All Exercises

Kettlebell Sumo Deadlift

Master the Kettlebell Sumo Deadlift for powerful glutes, hamstrings, and inner thighs.

Intermediate
Compound
Pull
1 min per set2 min rest

Description

A full body exercise that engages your legs and back muscles by deadlifting a kettlebell from a wide stance.

How to Do Kettlebell Sumo Deadlift

  1. 1
    Setup

    Stand with your feet wider than shoulder-width apart, toes pointed out slightly (sumo stance). Place the kettlebell on the floor directly between your feet.

  2. 2
    Setup

    Hinge at your hips and bend your knees, keeping your chest up and back straight, to grip the kettlebell handle with both hands.
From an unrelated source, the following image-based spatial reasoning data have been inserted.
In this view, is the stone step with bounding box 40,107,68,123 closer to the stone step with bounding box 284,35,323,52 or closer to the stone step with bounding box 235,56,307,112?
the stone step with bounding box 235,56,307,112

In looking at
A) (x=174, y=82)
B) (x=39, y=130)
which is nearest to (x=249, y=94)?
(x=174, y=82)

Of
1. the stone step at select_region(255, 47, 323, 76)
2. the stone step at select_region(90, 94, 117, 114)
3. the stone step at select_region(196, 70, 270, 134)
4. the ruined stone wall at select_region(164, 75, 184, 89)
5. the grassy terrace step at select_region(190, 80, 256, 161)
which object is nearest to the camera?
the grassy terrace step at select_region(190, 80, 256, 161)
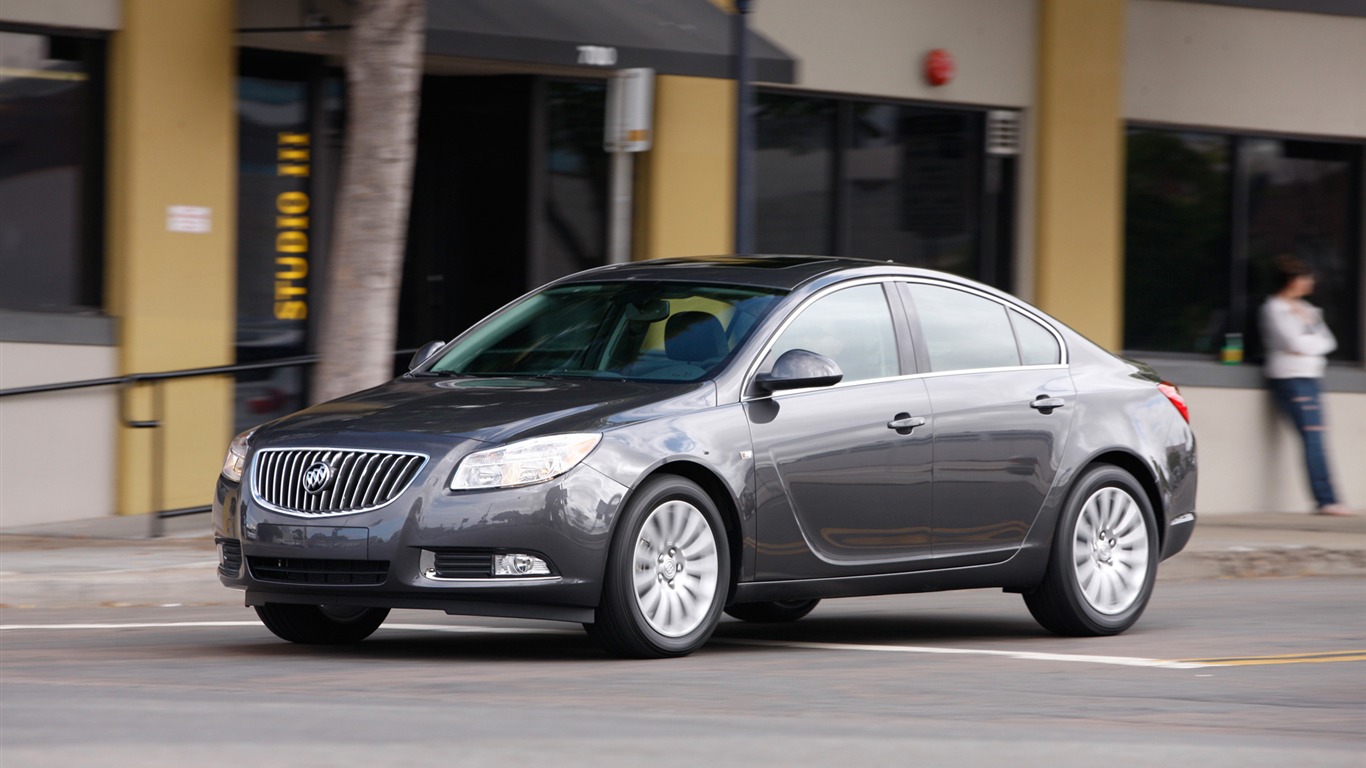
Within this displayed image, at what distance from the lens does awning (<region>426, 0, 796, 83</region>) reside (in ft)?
44.4

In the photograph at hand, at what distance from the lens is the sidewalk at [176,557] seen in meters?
10.8

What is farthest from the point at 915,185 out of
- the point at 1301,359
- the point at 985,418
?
the point at 985,418

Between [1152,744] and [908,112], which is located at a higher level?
[908,112]

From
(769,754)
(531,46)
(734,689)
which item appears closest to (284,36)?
(531,46)

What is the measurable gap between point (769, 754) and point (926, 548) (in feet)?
10.8

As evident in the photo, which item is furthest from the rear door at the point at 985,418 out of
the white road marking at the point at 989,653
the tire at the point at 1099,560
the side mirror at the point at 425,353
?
the side mirror at the point at 425,353

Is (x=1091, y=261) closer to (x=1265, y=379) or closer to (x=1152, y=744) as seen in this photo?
(x=1265, y=379)

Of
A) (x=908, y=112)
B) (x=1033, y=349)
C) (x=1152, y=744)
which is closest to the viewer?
(x=1152, y=744)

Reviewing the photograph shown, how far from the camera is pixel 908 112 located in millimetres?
17359

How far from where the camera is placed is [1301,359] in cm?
1753

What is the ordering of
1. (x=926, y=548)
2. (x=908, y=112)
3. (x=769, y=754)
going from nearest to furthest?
(x=769, y=754) < (x=926, y=548) < (x=908, y=112)

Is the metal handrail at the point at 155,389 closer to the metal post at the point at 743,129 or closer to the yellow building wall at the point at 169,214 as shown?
the yellow building wall at the point at 169,214

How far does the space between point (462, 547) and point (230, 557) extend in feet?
3.54

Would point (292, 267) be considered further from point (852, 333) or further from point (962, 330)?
point (852, 333)
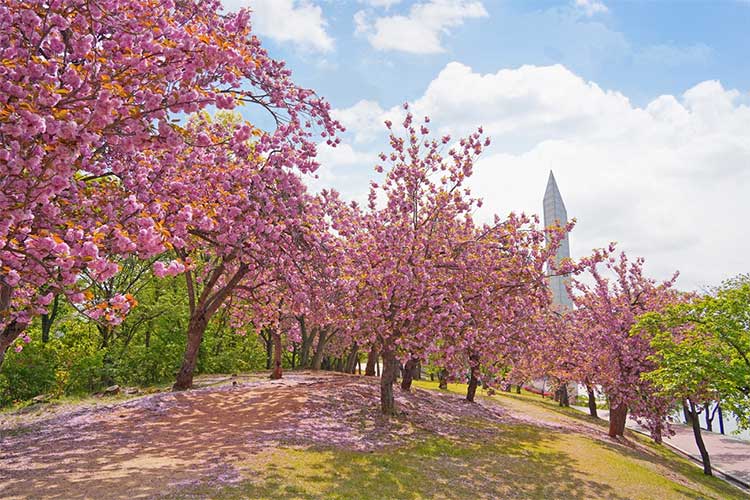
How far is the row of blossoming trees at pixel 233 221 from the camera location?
6.49m

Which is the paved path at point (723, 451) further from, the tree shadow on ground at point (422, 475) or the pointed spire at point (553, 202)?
the pointed spire at point (553, 202)

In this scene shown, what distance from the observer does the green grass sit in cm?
1039

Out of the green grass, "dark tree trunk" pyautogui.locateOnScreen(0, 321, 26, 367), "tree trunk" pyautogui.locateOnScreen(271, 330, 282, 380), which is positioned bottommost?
the green grass

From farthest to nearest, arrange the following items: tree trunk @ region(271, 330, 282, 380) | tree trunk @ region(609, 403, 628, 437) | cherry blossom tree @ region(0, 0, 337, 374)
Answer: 1. tree trunk @ region(609, 403, 628, 437)
2. tree trunk @ region(271, 330, 282, 380)
3. cherry blossom tree @ region(0, 0, 337, 374)

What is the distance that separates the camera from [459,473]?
13.2 m

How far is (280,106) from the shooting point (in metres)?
11.9

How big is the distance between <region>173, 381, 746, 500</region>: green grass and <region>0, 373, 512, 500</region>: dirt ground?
0.85 m

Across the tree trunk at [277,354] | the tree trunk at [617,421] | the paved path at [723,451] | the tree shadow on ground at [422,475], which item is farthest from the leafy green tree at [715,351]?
the tree trunk at [277,354]

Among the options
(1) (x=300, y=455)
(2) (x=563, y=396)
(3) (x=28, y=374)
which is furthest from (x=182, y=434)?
(2) (x=563, y=396)

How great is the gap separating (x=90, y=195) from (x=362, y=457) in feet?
32.5

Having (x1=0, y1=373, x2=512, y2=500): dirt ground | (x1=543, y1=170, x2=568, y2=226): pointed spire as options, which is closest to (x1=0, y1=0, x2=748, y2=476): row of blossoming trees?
(x1=0, y1=373, x2=512, y2=500): dirt ground

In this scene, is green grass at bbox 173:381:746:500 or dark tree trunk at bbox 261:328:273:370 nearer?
green grass at bbox 173:381:746:500

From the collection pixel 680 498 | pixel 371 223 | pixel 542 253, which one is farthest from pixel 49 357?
pixel 680 498

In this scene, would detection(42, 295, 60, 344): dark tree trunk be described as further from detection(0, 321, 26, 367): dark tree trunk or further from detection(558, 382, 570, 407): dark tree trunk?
detection(558, 382, 570, 407): dark tree trunk
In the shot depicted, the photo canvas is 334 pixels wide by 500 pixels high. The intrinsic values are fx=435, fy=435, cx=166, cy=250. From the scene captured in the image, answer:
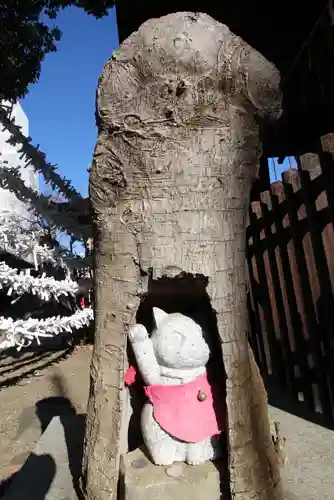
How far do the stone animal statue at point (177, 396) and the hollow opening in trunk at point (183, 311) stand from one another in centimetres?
7

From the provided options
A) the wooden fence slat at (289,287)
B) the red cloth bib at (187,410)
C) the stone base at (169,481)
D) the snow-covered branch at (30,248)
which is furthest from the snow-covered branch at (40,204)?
the stone base at (169,481)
Ensure your hands are directly over the kettlebell.

  3. 3

    Initiate the lift by driving through your heels and extending your hips and knees simultaneously, pulling the kettlebell upward. Keep the kettlebell close to your body and maintain a neutral spine.

  4. 4

    Stand tall at the top of the movement, squeezing your glutes, but avoid hyperextending your lower back.

  5. 5

    Control the descent by reversing the movement, hinging at your hips and bending your knees, lowering the kettlebell back to the floor with a straight back.

Tips

  • Maintain a neutral spine throughout the entire movement by engaging your core and keeping your chest lifted, avoiding any rounding or excessive arching of your back.
  • Actively push through your heels as you stand up to maximize engagement of your glutes and hamstrings, driving power from your lower body.
  • Keep the kettlebell as close to your body as possible during both the lift and descent to maintain a strong lever and protect your lower back.
  • Control the eccentric (lowering) phase of the movement by slowly returning the kettlebell to the floor, which helps build strength and muscle endurance.

Common Mistakes

  • ×Avoid rounding your lower back during the lift by ensuring your chest stays up and your core is braced before initiating the pull.
  • ×Do not squat excessively low; instead, focus on hinging more at the hips to properly engage the hamstrings and glutes rather than primarily the quads.
  • ×Prevent hyperextending your lower back at the top by squeezing your glutes and maintaining a stacked rib cage over your pelvis, stopping short of pushing your hips too far forward.